Notably, several issues were raised with regard to the hemorrhagic stroke signal in PROTECT AF. FDA reviewers noted an uneven adjudication of hemorrhagic stroke between the study arms.11 Of the 10 hemorrhagic stroke events in the warfarin arm, five occurred after falls, four were associated with a subdural hematoma (SDH), and one was associated with a subarachnoid hemorrhage. In current guidelines, hemorrhagic stroke is by definition not caused by trauma.12 In the WATCHMAN™ arm, three subjects also fell and had SDH; however, these cases were categorized as intracranial bleeding events rather than hemorrhagic stroke. In total, there were five reported intracranial bleeding events in the WATCHMAN™ group and one in the warfarin group. Combining the reported hemorrhagic strokes with intracranial bleeds, there were seven events in the WATCHMAN™ group and 11 events in the warfarin group.11

Although in the study protocol, hemorrhagic stroke diagnosis required imaging confirmation, one control subject did not have imaging confirmation, but the reporting physician deemed it likely she had experienced such.11 Another control arm patient, although appropriately included in the intention-to-treat analysis, had been off warfarin for more than 38 months at the time of the hemorrhagic stroke and was taking acetylsalicylic acid (ASA) alone.11 Four control group patients were taking ASA in addition to warfarin at the time of the hemorrhagic event, making it difficult to assess the contribution of the concomitant antiplatelet (APT) medication.
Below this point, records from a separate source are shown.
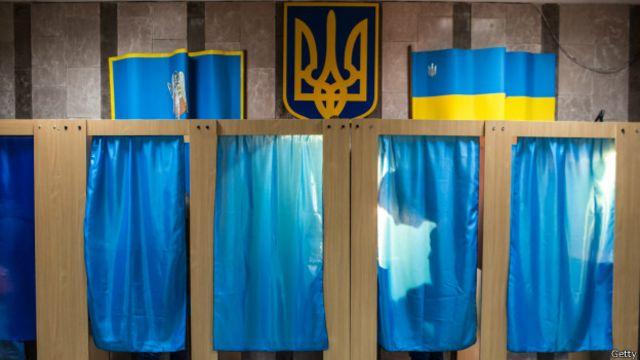 Итоги выборов в Днепровский райсовет: в ЦИК назвали победившие партии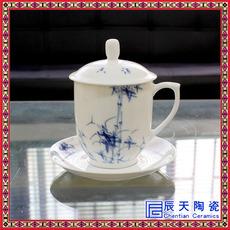 辰天陶瓷 陶瓷手绘茶杯 精美礼品茶杯 景德镇陶瓷茶杯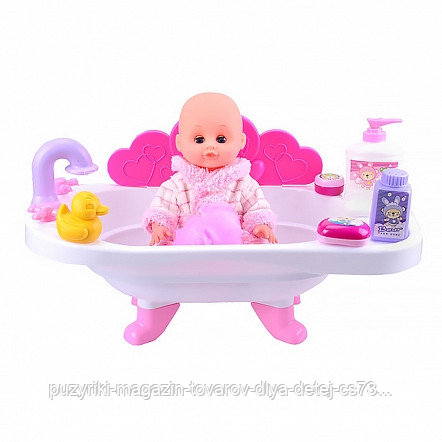 """PITUSO Набор """"Пупс с ванночкой для купания"""",48*24*25 см (в кор.12 шт)"""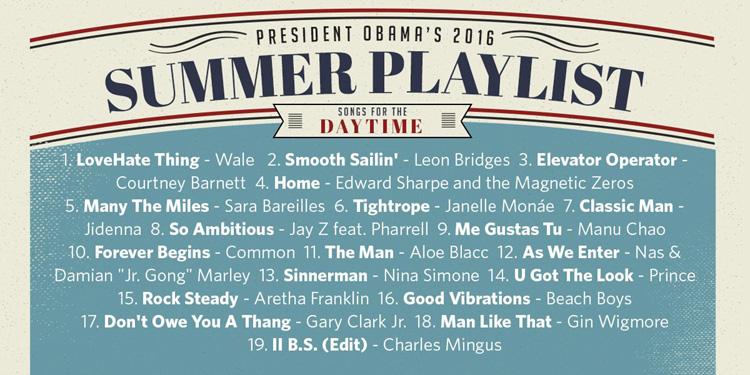 奥巴马也爱音乐:看看总统的歌单有哪些?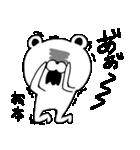 松本専用の名前スタンプ(くま編)(個別スタンプ:33)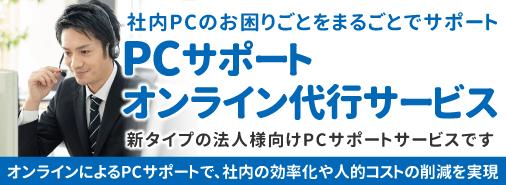 PCサポートオンライン代行サービス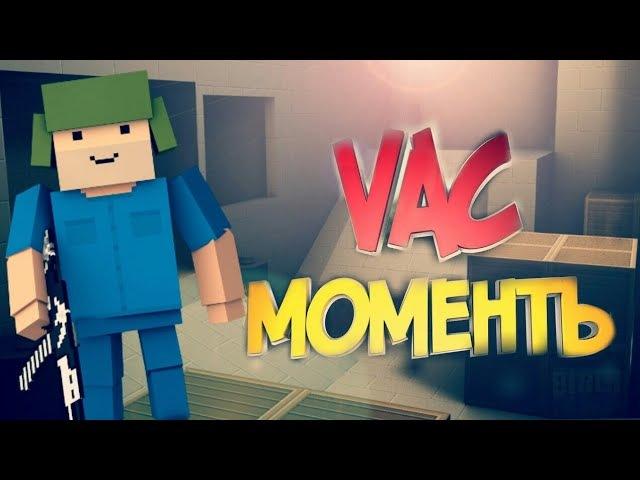 VAC MOMENTS В BLOCK STRIKE/ВАК моменты в блок страйк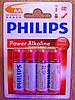 Батарейка Philips Power Alkaline LR6 АА 1.5V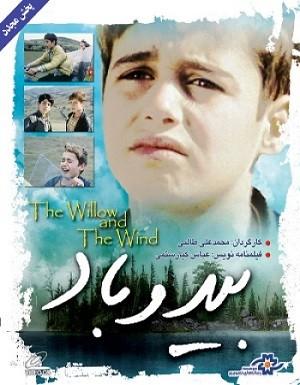 دانلود فیلم بید و باد با لینک مستقیم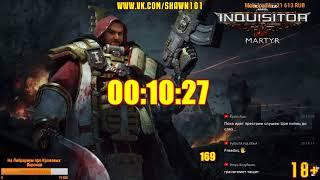 [18+] Шон играет в Wh40k: Inquisitor - Martyr - стрим 2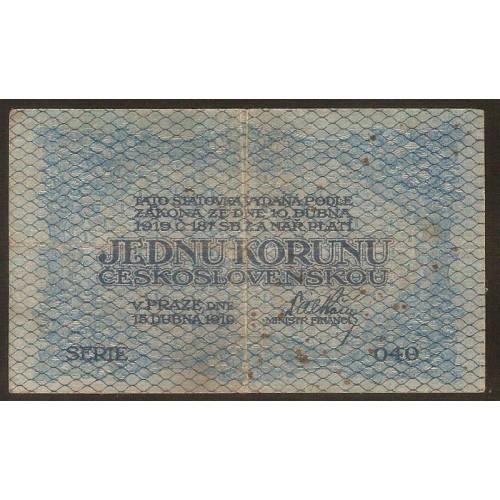 CZECHOSLOVAKIA 1 Koruna 1919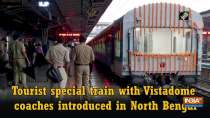 Tourist special train with Vistadome coaches introduced in North Bengal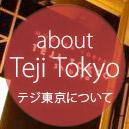 テジ東京について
Lastly, the hemorrhagic stroke incidence in the warfarin arm of PROTECT AF, at 1.1 per 100 patient-years, was at least two times higher than the hemorrhagic stroke risk of warfarin in contemporary OAC trials, where the incidence has been consistently 0.4 to 0.5 per 100 patient-years.1316

To this end, the signal toward reduced hemorrhagic stroke with the WATCHMAN™ device (Boston Scientific Corp., Natick, MA, USA) is attenuated by the inconsistent adjudication of hemorrhagic stroke events, the lack of imaging confirmation in one subject, the concomitant use of APT medication in several subjects with hemorrhage, the small sample size leading to potentially spurious results, and the significantly higher rate of hemorrhagic stroke in the warfarin arm as compared with in recent OAC trials.11 The lower rate of cardiovascular/unexplained death, fatal hemorrhagic stroke, and overall lower hemorrhagic stroke rate in the WATCHMAN™ arm was not reproduced in the later Evaluation of the WATCHMAN™ LAAC Device in Patients with AF versus Long-term Warfarin Therapy (PREVAIL) trial. The hemorrhagic stroke rate in the PREVAIL control group (0.67 per 100 patient-years) was in the range observed in the warfarin groups of contemporary OAC trials.6

Embolic event rates are the usual comparator in AF therapies and have been consistently higher with use of the WATCHMAN™ device (Boston Scientific Corp., Natick, MA, USA) versus with warfarin. The rates of ischemic stroke for the device and drug arms were 5.2% (24/463) versus 4.1% (10/244) at 3.8 years, and three SE events occurred in the device arm only. Combining ischemic stroke and SE events, warfarin had an ARR of 1.7% at 3.8 years. Early in the PROTECT AF study, several ischemic strokes were caused by air emboli, which improved with operator experience.58 When excluding procedural ischemic events, the ischemic events in PROTECT AF were not statistically different between the WATCHMAN™ and warfarin groups.10 However, skepticism was raised regarding the low-risk patient population. The average CHADS2 score was just 2.2 and more than 30% of patients had a CHADS2 score of 1, which may have made it easier to establish noninferiority for the composite endpoint.5 There was also concern that the concomitant use of antithrombotic medications and indefinite ASA played a role in the already modest efficacy observed in the WATCHMAN™ arm.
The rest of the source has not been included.